Odszczurzanie nie jest fanaberią, sprzyjającą naszemu widzimisię, ale wyższą koniecznością, bowiem szczury stanowią poważne zagrożenie epidemiologiczne. Są one bowiem nosicielami wielu groźnych dla zdrowia i życia chorób.
Kto w Krakowie zajmuje się deratyzacją?
Szczury przebywają w piwnicach, śmietnikach, kanalizacji i innych miejscach, w których nagromadzenie wirusów, bakterii i patogenów jest największe. Chcąc nie chcąc, stają się one ich nosicielami, przy czym same rzadko doznają jakiekolwiek uszczerbku na zdrowiu. Są bowiem uodpornione na większość chorób, które stanowią problem dla naszego gatunku. Ponadto, szczury mają niezwykłą zdolność do odnawiania populacji, albowiem samica jest w stanie wydać (w jednym miocie) nawet kilkunastu młodych, natomiast średnia ich liczba to 7-8 osobników.
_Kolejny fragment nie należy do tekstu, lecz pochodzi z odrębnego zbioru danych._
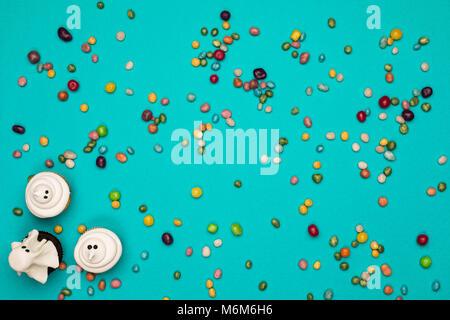 Blick von oben auf die bunten Bonbons und Halloween gespenst Cupcakes auf Blau - Stockfoto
Te gryzonie są także tymi, które najczęściej zapadają na wściekliznę. Pamiętajmy zatem, że zwalczanie szczurów na własną rękę jest bardzo ryzykowne, gdyż grozi poważną infekcją. Dlatego też, tą kwestię należy pozostawić fachowcom z naszego miasta. Zatem jeśli zainteresowała nas deratyzacja Kraków jest miastem, gdzie znajdziemy co najmniej kilkanaście firm o tym profilu. Większość z nich jest na rynku od dawna i dysponuje kilkoma zespołami, zdolnymi do działania o każdej godzinie. Jest tak, ponieważ krakowskie firmy są czynne przez 24/7, nawet podczas świąt i dni ustawowo wolnych od pracy. Koszt usług deratyzacyjnych jest kwestią ustalaną z klientem indywidualnie.
Gdyby nie akcje deratyzacyjne, nasze miasta zamieszkiwałoby więcej szczurów niż ludzi. Wszak nie tylko wydają one na świat dużą liczbę potomstwa, ale ciąża u tych gryzoni trwa 23 dni, co sprawia, że jedna samica, w ciągu roku jest w stanie rodzić nawet co miesiąc. Zwłaszcza, gdy ma do tego sprzyjające warunki.